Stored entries
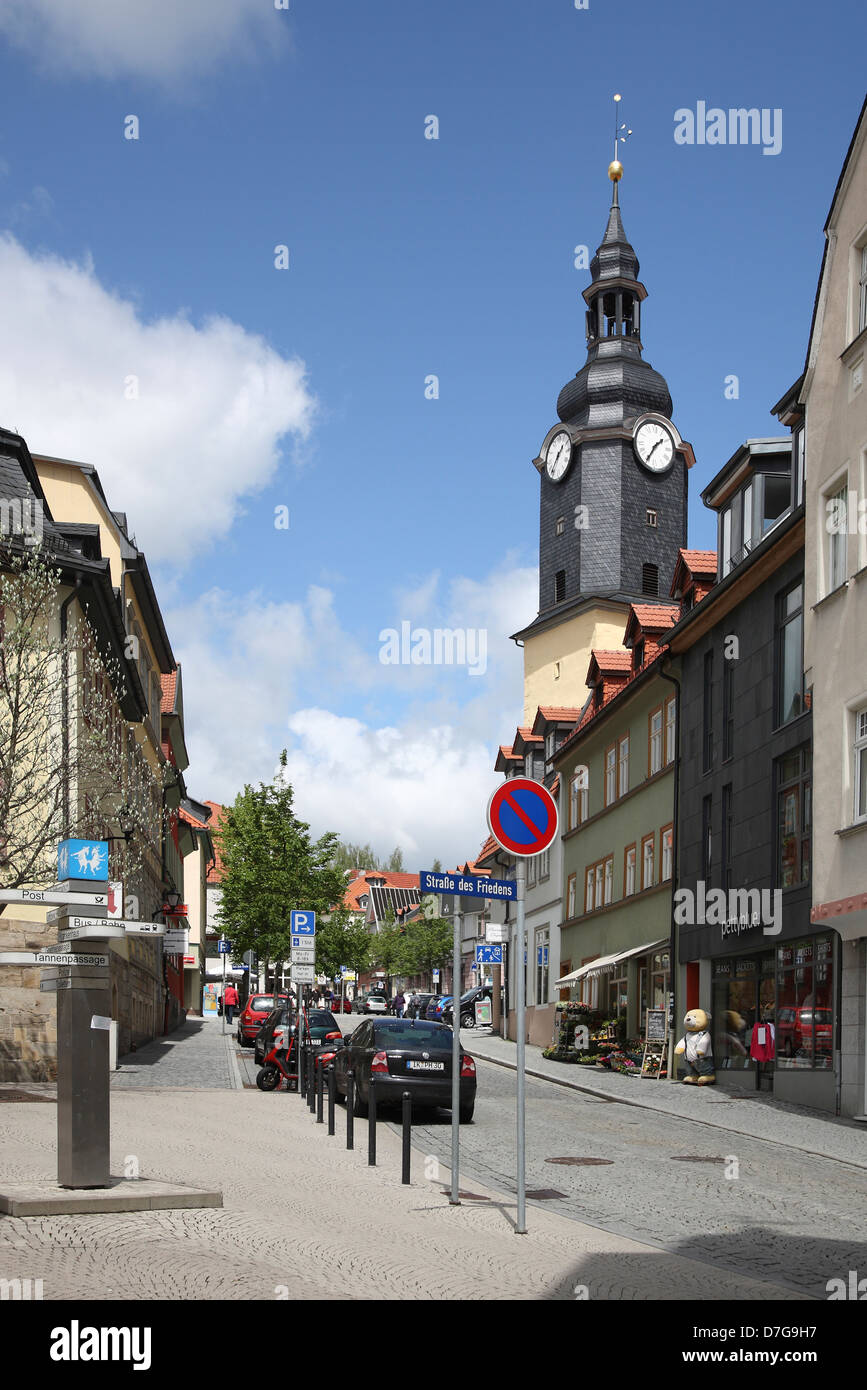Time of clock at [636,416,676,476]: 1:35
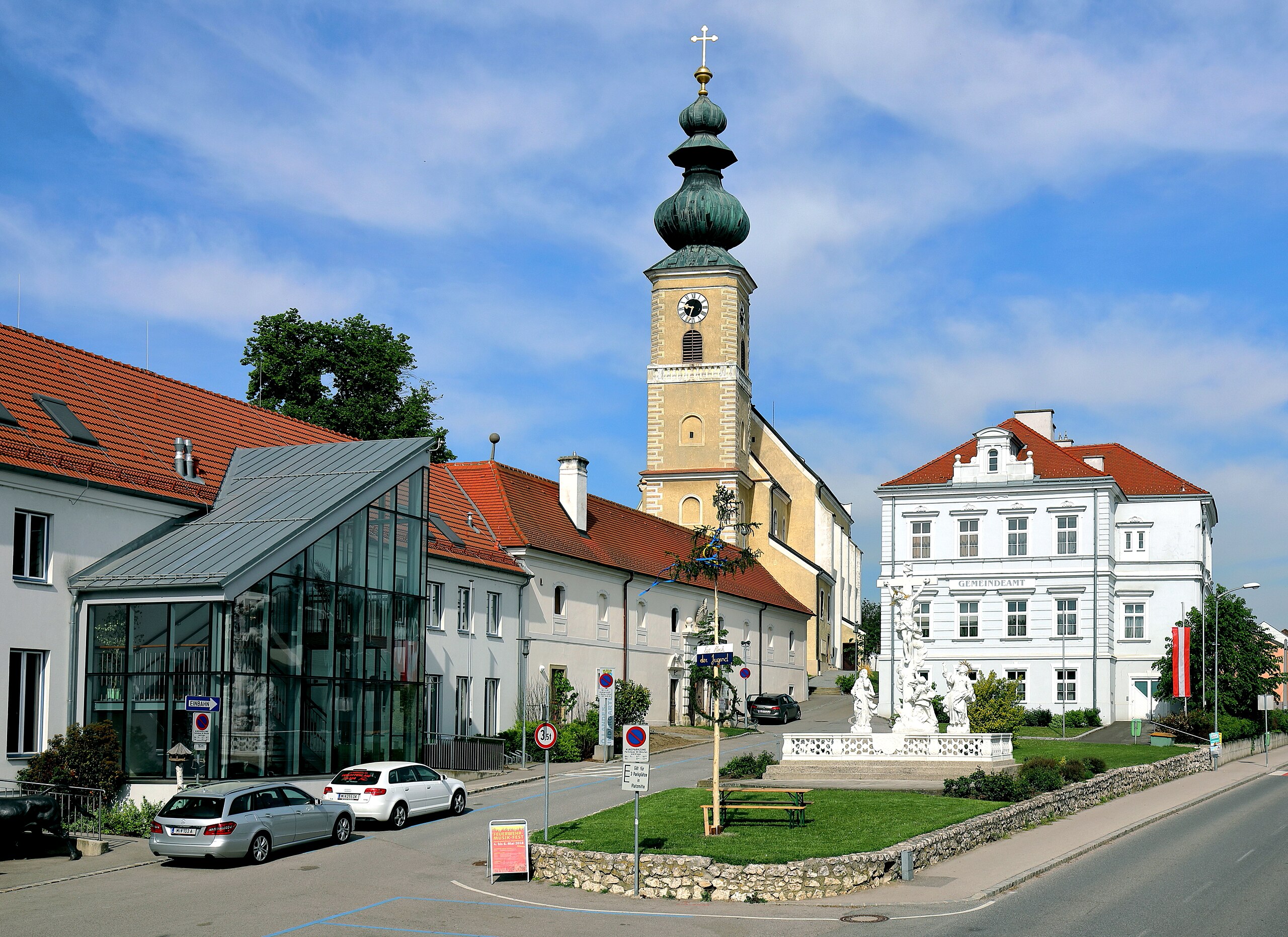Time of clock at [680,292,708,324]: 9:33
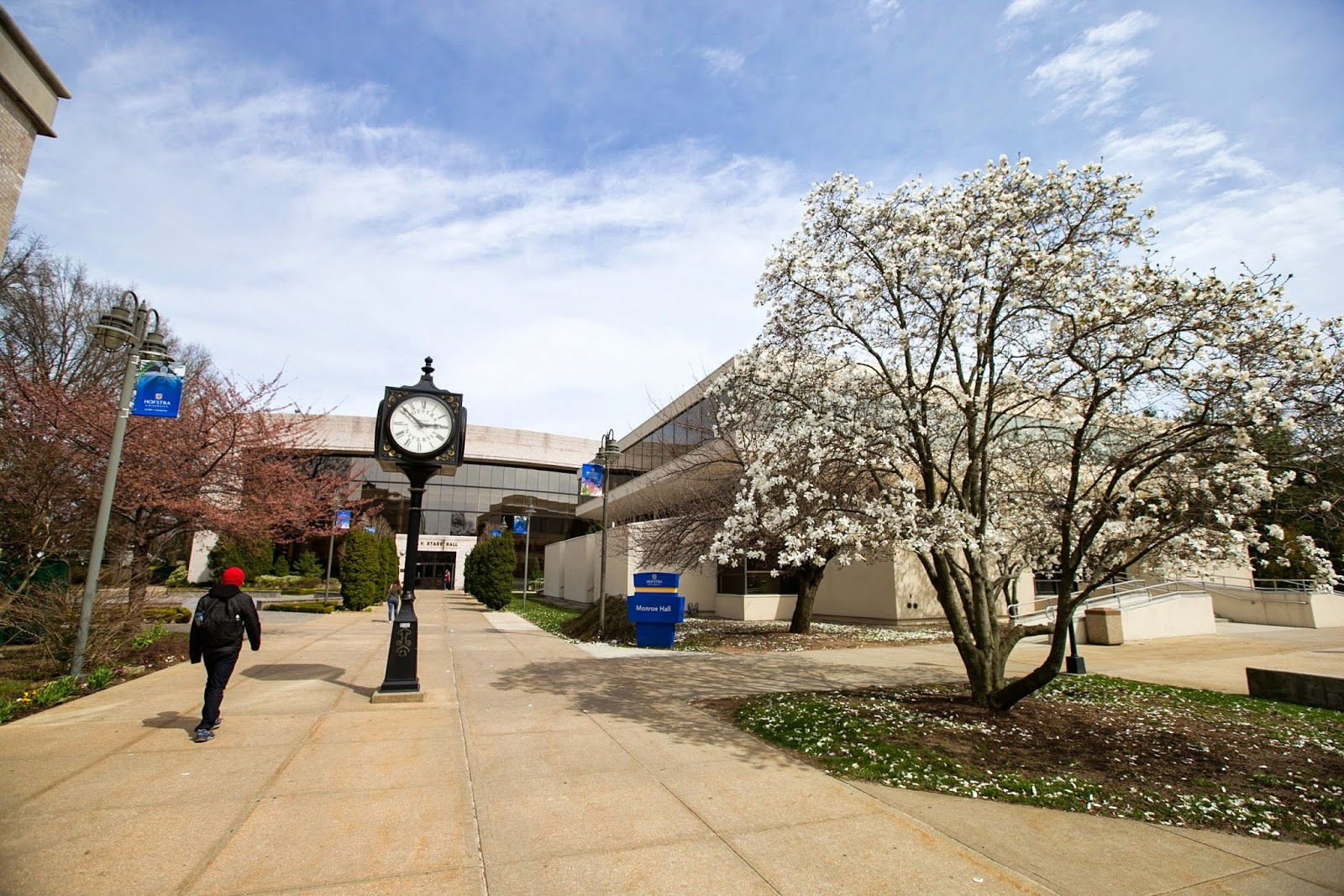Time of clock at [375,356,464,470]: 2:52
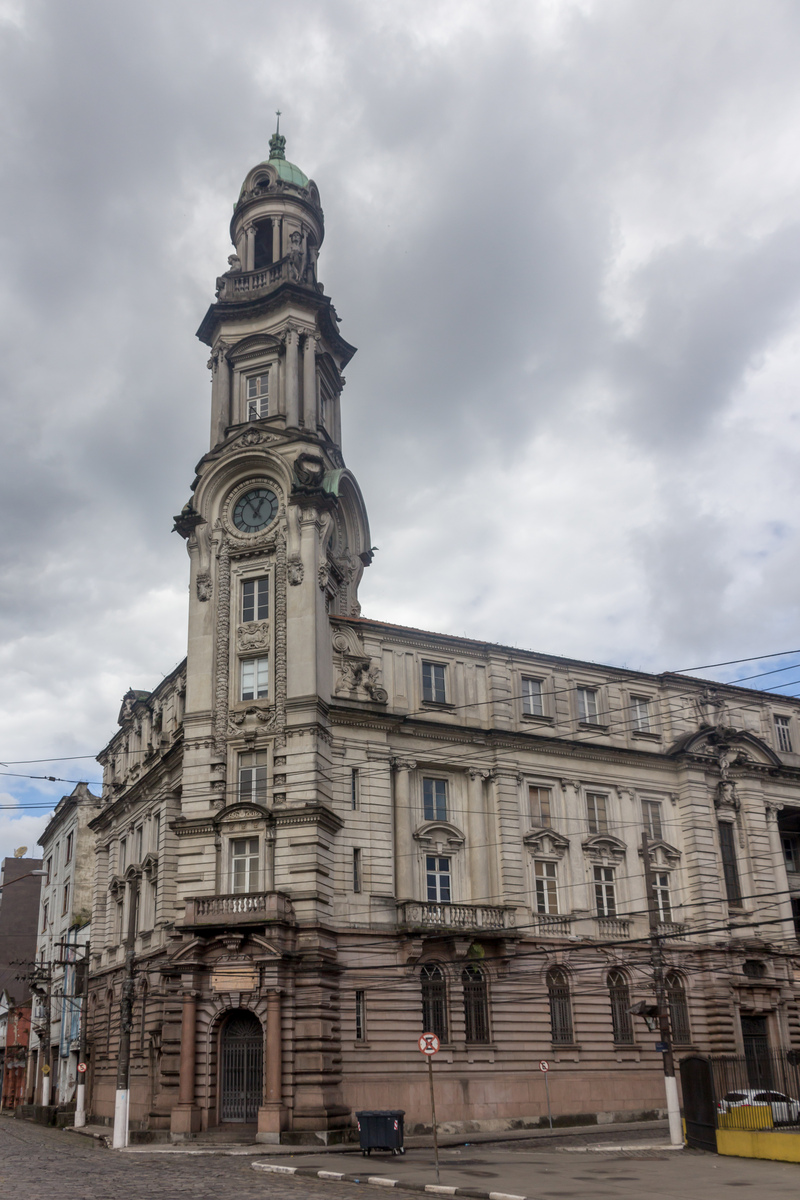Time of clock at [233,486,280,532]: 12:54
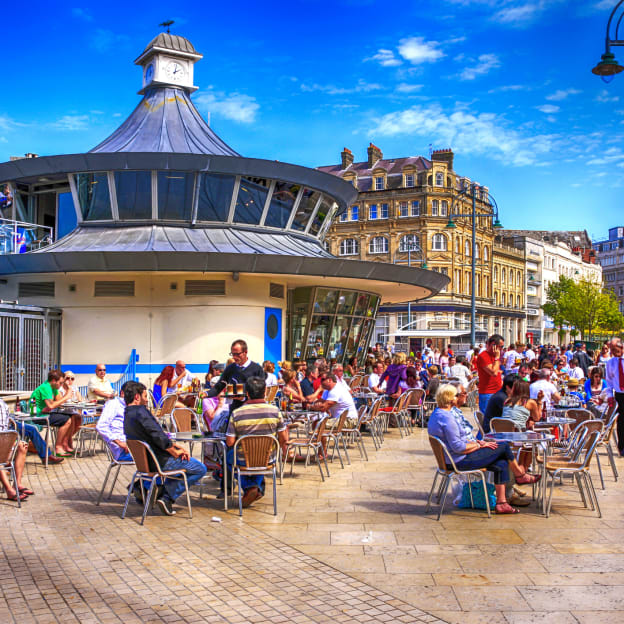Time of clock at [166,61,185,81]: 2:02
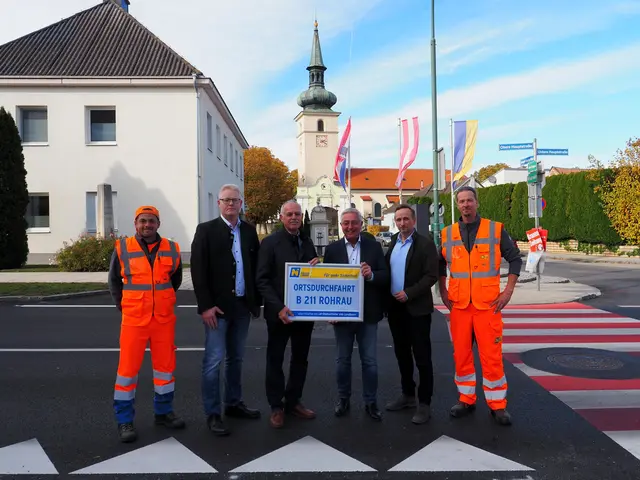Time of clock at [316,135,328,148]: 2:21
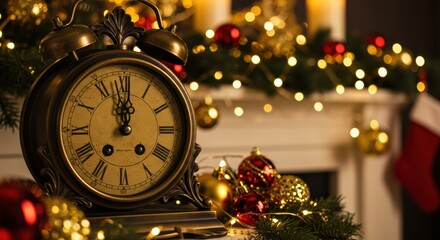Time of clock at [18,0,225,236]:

(GOAL): Reproduce each line of the listing above word for word, omitting the pictures.

(FINAL RESULT):
Time of clock at [636,416,676,476]: 1:35
Time of clock at [680,292,708,324]: 9:33
Time of clock at [375,356,464,470]: 2:52
Time of clock at [233,486,280,532]: 12:54
Time of clock at [166,61,185,81]: 2:02
Time of clock at [316,135,328,148]: 2:21
Time of clock at [18,0,225,236]:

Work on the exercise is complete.